Mahesh:
- Understanding Electromagnetic Induction: I learned how electromagnetic induction works, specifically how a fluctuating magnetic field can induce an electric current in a nearby conductor. This concept is central to our design and was key to creating the mechanism that generates heat.
- Mechanical Power Conversion: I gained insight into how mechanical energy (from the hand-crank) can be converted into electrical energy and then into thermal energy. This taught me how to design systems that can efficiently transfer and convert energy.

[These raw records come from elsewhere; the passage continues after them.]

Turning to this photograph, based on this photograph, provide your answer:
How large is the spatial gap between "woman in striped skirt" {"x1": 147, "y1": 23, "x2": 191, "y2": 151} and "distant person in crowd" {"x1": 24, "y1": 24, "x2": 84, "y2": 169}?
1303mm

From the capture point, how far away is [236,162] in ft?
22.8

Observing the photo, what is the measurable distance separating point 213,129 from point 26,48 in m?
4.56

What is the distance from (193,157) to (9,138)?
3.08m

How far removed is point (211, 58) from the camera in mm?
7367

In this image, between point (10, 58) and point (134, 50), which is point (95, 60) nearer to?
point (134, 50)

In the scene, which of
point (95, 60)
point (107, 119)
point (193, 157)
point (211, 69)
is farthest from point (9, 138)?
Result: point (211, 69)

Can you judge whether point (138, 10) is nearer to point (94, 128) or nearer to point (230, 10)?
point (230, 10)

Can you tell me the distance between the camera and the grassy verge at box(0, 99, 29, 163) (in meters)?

- Innovative Use of Magnets: I discovered how using spinning magnets instead of a fixed electromagnetic coil can still achieve the desired induction effect. This approach was a novel solution for creating a sustainable and efficient heating method.
Jeryl:
- Working with Gear Trains: I learned how gear trains can be used to transfer motion and modify the speed of a mechanical system. In our design, the gear train was critical for controlling the rotation of the magnets and ensuring the right speed for effective induction.
- Practical Application of Faraday’s Law: I learned about Faraday’s Law of Induction, which explains how a changing magnetic field induces an electric current in a conductor. This principle was crucial for understanding how our system generates the heat needed to warm the water.
- Efficient Design Principles: I explored how to design a system that uses minimal resources (like hand power) to achieve a useful output (hot water). This experience taught me about the importance of efficiency in engineering designs.
Eric:
- Induced Heat Generation: I learned how an induced electrical charge in the aluminum plate generates heat. This understanding helped me appreciate the process of transforming mechanical motion into thermal energy without relying on electricity.
- Arduino Programming and Sensor Integration: I learned how to program an Arduino microcontroller to interface with temperature sensors. This involved coding the sensor to read temperature data and display it or use it for controlling other aspects of the system, such as activating the heating process once a certain temperature is reached.
- Sensor Calibration and Accuracy: I gained experience in calibrating the temperature sensor to ensure accurate readings. This involved understanding the characteristics of the sensor and making adjustments to account for environmental factors, ensuring reliable and precise temperature measurements.
- Data Interpretation and Control Logic: I learned how to interpret temperature data in a way that could influence the behavior of the water heater, such as triggering alerts when the water reaches a desired temperature. This helped me understand how feedback systems can be integrated into mechanical projects to improve performance and safety.